[PATCH v11 00/14] Git filter protocol

[Date Prev][Date Next][Thread Prev][Thread Next][Date Index][Thread Index]

 



From: Lars Schneider <larsxschneider@xxxxxxxxx>

The goal of this series is to avoid launching a new clean/smudge filter
process for each file that is filtered.

A short summary about v1 to v5 can be found here:
https://git.github.io/rev_news/2016/08/17/edition-18/

This series is also published on web:
https://github.com/larsxschneider/git/pull/15

Patches 1 and 2 are cleanups and not strictly necessary for the series.
Patches 3 to 12 are required preparation. Patch 13 is the main patch.
Patch 14 adds an example how to use the Git filter protocol in contrib.

Thanks a lot to
 Jakub, Junio, Ramsay, Dscho, Torsten and Peff
for very helpful reviews,
Lars

## Changes since v10
  * clarify documentation (Jakub)
  * change "<capability>=true" to "capability=<capability>" in protocol (Jakub)
  * make stop_multi_file_filter() static (Ramsay)
  * add flush packet after version negotiation for consistency (Jakub)
  * fix pid_t translation error on Windows (Dscho)
  * fix Unquoted references in tests (Junio)
  * remove smudge invocation count in tests (Junio)


Lars Schneider (14):
  convert: quote filter names in error messages
  convert: modernize tests
  run-command: move check_pipe() from write_or_die to run_command
  run-command: add clean_on_exit_handler
  pkt-line: rename packet_write() to packet_write_fmt()
  pkt-line: extract set_packet_header()
  pkt-line: add packet_write_fmt_gently()
  pkt-line: add packet_flush_gently()
  pkt-line: add packet_write_gently()
  pkt-line: add functions to read/write flush terminated packet streams
  convert: make apply_filter() adhere to standard Git error handling
  convert: prepare filter.<driver>.process option
  convert: add filter.<driver>.process option
  contrib/long-running-filter: add long running filter example

 Documentation/gitattributes.txt        | 157 ++++++++++-
 builtin/archive.c                      |   4 +-
 builtin/receive-pack.c                 |   4 +-
 builtin/remote-ext.c                   |   4 +-
 builtin/upload-archive.c               |   4 +-
 connect.c                              |   2 +-
 contrib/long-running-filter/example.pl | 128 +++++++++
 convert.c                              | 375 +++++++++++++++++++++---
 daemon.c                               |   2 +-
 http-backend.c                         |   2 +-
 pkt-line.c                             | 152 +++++++++-
 pkt-line.h                             |  12 +-
 run-command.c                          |  39 ++-
 run-command.h                          |   4 +-
 shallow.c                              |   2 +-
 t/t0021-conversion.sh                  | 502 ++++++++++++++++++++++++++++++---
 t/t0021/rot13-filter.pl                | 192 +++++++++++++
 upload-pack.c                          |  30 +-
 write_or_die.c                         |  13 -
 19 files changed, 1495 insertions(+), 133 deletions(-)
 create mode 100755 contrib/long-running-filter/example.pl
 create mode 100755 t/t0021/rot13-filter.pl



## Interdiff (v10..v11)

diff --git a/Documentation/gitattributes.txt b/Documentation/gitattributes.txt
index a182ef2..976243a 100644
--- a/Documentation/gitattributes.txt
+++ b/Documentation/gitattributes.txt
@@ -297,9 +297,11 @@ upon checkin.
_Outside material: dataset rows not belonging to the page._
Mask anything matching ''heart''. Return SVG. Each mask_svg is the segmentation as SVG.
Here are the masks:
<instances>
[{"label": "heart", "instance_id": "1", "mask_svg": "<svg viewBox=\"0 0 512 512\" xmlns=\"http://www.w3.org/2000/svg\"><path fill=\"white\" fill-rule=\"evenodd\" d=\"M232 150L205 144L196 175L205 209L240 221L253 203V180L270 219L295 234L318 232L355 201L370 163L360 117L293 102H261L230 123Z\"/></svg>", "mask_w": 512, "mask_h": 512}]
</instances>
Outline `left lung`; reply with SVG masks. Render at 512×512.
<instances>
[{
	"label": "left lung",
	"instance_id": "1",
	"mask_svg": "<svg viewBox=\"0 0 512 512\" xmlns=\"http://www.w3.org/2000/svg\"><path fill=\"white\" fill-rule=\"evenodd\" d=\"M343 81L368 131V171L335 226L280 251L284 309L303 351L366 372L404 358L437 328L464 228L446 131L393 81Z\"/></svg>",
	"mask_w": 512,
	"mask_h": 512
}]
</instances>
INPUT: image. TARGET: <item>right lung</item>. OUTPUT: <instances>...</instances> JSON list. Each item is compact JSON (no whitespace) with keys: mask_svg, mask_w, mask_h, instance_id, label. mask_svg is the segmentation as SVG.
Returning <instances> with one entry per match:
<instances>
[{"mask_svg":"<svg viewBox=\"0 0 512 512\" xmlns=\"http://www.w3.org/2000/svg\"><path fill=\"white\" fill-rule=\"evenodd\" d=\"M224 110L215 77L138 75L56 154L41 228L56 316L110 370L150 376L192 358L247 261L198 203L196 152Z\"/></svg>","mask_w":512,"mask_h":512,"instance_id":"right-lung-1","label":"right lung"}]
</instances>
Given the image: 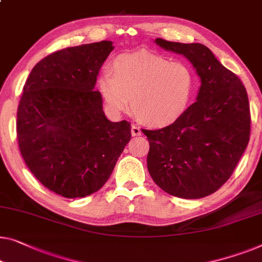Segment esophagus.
I'll use <instances>...</instances> for the list:
<instances>
[{
	"label": "esophagus",
	"mask_w": 262,
	"mask_h": 262,
	"mask_svg": "<svg viewBox=\"0 0 262 262\" xmlns=\"http://www.w3.org/2000/svg\"><path fill=\"white\" fill-rule=\"evenodd\" d=\"M131 135L134 136H140L142 135V130H140V127H138L137 125H132L131 126Z\"/></svg>",
	"instance_id": "obj_1"
}]
</instances>
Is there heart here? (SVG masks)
Returning <instances> with one entry per match:
<instances>
[{"label":"heart","mask_w":262,"mask_h":262,"mask_svg":"<svg viewBox=\"0 0 262 262\" xmlns=\"http://www.w3.org/2000/svg\"><path fill=\"white\" fill-rule=\"evenodd\" d=\"M112 72L105 71L98 87L113 112L127 108L140 123L169 126L181 118L190 103L194 74L188 65L163 55L139 52L115 59Z\"/></svg>","instance_id":"b5f03b06"}]
</instances>
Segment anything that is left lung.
<instances>
[{"mask_svg": "<svg viewBox=\"0 0 262 262\" xmlns=\"http://www.w3.org/2000/svg\"><path fill=\"white\" fill-rule=\"evenodd\" d=\"M182 54L201 79L196 101L159 130H143L150 144L147 170L159 188L181 199H202L232 176L251 135V111L242 81L202 43L155 40Z\"/></svg>", "mask_w": 262, "mask_h": 262, "instance_id": "left-lung-1", "label": "left lung"}]
</instances>
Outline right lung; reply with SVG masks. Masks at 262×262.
Wrapping results in <instances>:
<instances>
[{
  "instance_id": "right-lung-1",
  "label": "right lung",
  "mask_w": 262,
  "mask_h": 262,
  "mask_svg": "<svg viewBox=\"0 0 262 262\" xmlns=\"http://www.w3.org/2000/svg\"><path fill=\"white\" fill-rule=\"evenodd\" d=\"M112 41L54 52L36 63L17 108L20 152L45 187L66 199L99 190L131 139V124L110 122L94 91Z\"/></svg>"
}]
</instances>
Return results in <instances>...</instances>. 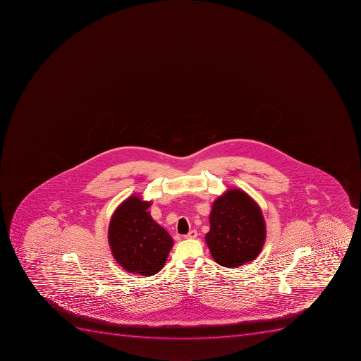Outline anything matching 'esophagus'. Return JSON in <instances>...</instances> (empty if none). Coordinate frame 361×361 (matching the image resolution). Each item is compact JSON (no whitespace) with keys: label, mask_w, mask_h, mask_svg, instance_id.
<instances>
[{"label":"esophagus","mask_w":361,"mask_h":361,"mask_svg":"<svg viewBox=\"0 0 361 361\" xmlns=\"http://www.w3.org/2000/svg\"><path fill=\"white\" fill-rule=\"evenodd\" d=\"M197 232L195 230H192L188 232V234H185V239H194V238H197Z\"/></svg>","instance_id":"esophagus-1"}]
</instances>
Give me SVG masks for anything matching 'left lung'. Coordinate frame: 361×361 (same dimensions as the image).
I'll list each match as a JSON object with an SVG mask.
<instances>
[{
	"label": "left lung",
	"instance_id": "1",
	"mask_svg": "<svg viewBox=\"0 0 361 361\" xmlns=\"http://www.w3.org/2000/svg\"><path fill=\"white\" fill-rule=\"evenodd\" d=\"M206 243L219 265L238 267L257 257L267 236L263 214L243 190L231 188L212 203Z\"/></svg>",
	"mask_w": 361,
	"mask_h": 361
}]
</instances>
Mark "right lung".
I'll return each mask as SVG.
<instances>
[{"mask_svg": "<svg viewBox=\"0 0 361 361\" xmlns=\"http://www.w3.org/2000/svg\"><path fill=\"white\" fill-rule=\"evenodd\" d=\"M151 201L131 195L113 214L109 226V243L123 270L140 276H154L167 261L173 240L152 219Z\"/></svg>", "mask_w": 361, "mask_h": 361, "instance_id": "add662e5", "label": "right lung"}]
</instances>
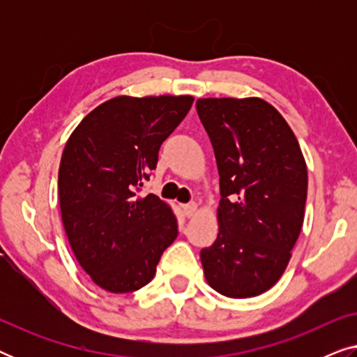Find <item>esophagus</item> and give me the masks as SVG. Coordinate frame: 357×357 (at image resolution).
Returning <instances> with one entry per match:
<instances>
[{
  "mask_svg": "<svg viewBox=\"0 0 357 357\" xmlns=\"http://www.w3.org/2000/svg\"><path fill=\"white\" fill-rule=\"evenodd\" d=\"M182 209H183V214L187 218H192L195 213H197V203H187V204H182Z\"/></svg>",
  "mask_w": 357,
  "mask_h": 357,
  "instance_id": "esophagus-1",
  "label": "esophagus"
}]
</instances>
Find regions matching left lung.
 I'll return each instance as SVG.
<instances>
[{"label": "left lung", "mask_w": 357, "mask_h": 357, "mask_svg": "<svg viewBox=\"0 0 357 357\" xmlns=\"http://www.w3.org/2000/svg\"><path fill=\"white\" fill-rule=\"evenodd\" d=\"M221 199L218 238L199 253L208 284L245 299L271 289L304 224L307 165L291 126L260 97L198 99Z\"/></svg>", "instance_id": "1"}]
</instances>
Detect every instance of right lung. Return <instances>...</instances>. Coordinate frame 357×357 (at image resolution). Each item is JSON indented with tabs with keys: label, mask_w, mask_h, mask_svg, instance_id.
Masks as SVG:
<instances>
[{
	"label": "right lung",
	"mask_w": 357,
	"mask_h": 357,
	"mask_svg": "<svg viewBox=\"0 0 357 357\" xmlns=\"http://www.w3.org/2000/svg\"><path fill=\"white\" fill-rule=\"evenodd\" d=\"M192 104V96L114 97L66 141L58 170L63 226L77 263L102 289H141L177 238L172 208L138 190Z\"/></svg>",
	"instance_id": "1"
}]
</instances>
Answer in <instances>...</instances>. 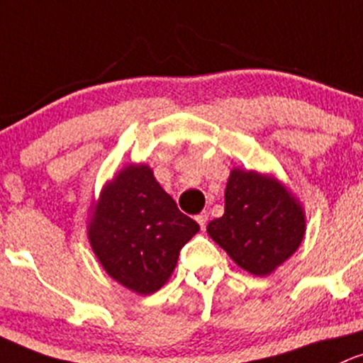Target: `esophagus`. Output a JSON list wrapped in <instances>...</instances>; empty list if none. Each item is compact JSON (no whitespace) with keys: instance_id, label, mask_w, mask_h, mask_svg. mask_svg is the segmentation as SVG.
<instances>
[{"instance_id":"34e87169","label":"esophagus","mask_w":363,"mask_h":363,"mask_svg":"<svg viewBox=\"0 0 363 363\" xmlns=\"http://www.w3.org/2000/svg\"><path fill=\"white\" fill-rule=\"evenodd\" d=\"M208 216H209V213H208V211L199 213V215L196 216V220H197V223H199V225H201V229H204V227H206V223H208Z\"/></svg>"}]
</instances>
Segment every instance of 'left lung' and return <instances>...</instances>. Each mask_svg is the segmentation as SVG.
Wrapping results in <instances>:
<instances>
[{
  "label": "left lung",
  "instance_id": "left-lung-1",
  "mask_svg": "<svg viewBox=\"0 0 363 363\" xmlns=\"http://www.w3.org/2000/svg\"><path fill=\"white\" fill-rule=\"evenodd\" d=\"M206 230L239 267L262 278L297 252L306 236V213L274 174L234 167L225 186V211Z\"/></svg>",
  "mask_w": 363,
  "mask_h": 363
}]
</instances>
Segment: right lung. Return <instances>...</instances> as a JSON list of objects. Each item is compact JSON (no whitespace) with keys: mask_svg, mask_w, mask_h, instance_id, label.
Instances as JSON below:
<instances>
[{"mask_svg":"<svg viewBox=\"0 0 363 363\" xmlns=\"http://www.w3.org/2000/svg\"><path fill=\"white\" fill-rule=\"evenodd\" d=\"M199 233L147 164H127L89 208L87 236L110 278L140 295L162 289L182 246Z\"/></svg>","mask_w":363,"mask_h":363,"instance_id":"1","label":"right lung"}]
</instances>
By default these commands process only a single
 blob and terminate. If a long running `process` filter is used
 in place of `clean` and/or `smudge` filters, then Git can process
 all blobs with a single filter command invocation for the entire
-life of a single Git command, for example `git add --all`.  See
-section below for the description of the protocol used to
-communicate with a `process` filter.
+life of a single Git command, for example `git add --all`. If a
+long running `process` filter is configured then it always takes
+precedence over a configured single blob filter. See section
+below for the description of the protocol used to communicate with
+a `process` filter.

 One use of the content filtering is to massage the content into a shape
 that is more convenient for the platform, filesystem, and the user to use.
@@ -393,10 +395,10 @@ text and therefore are terminated by a LF.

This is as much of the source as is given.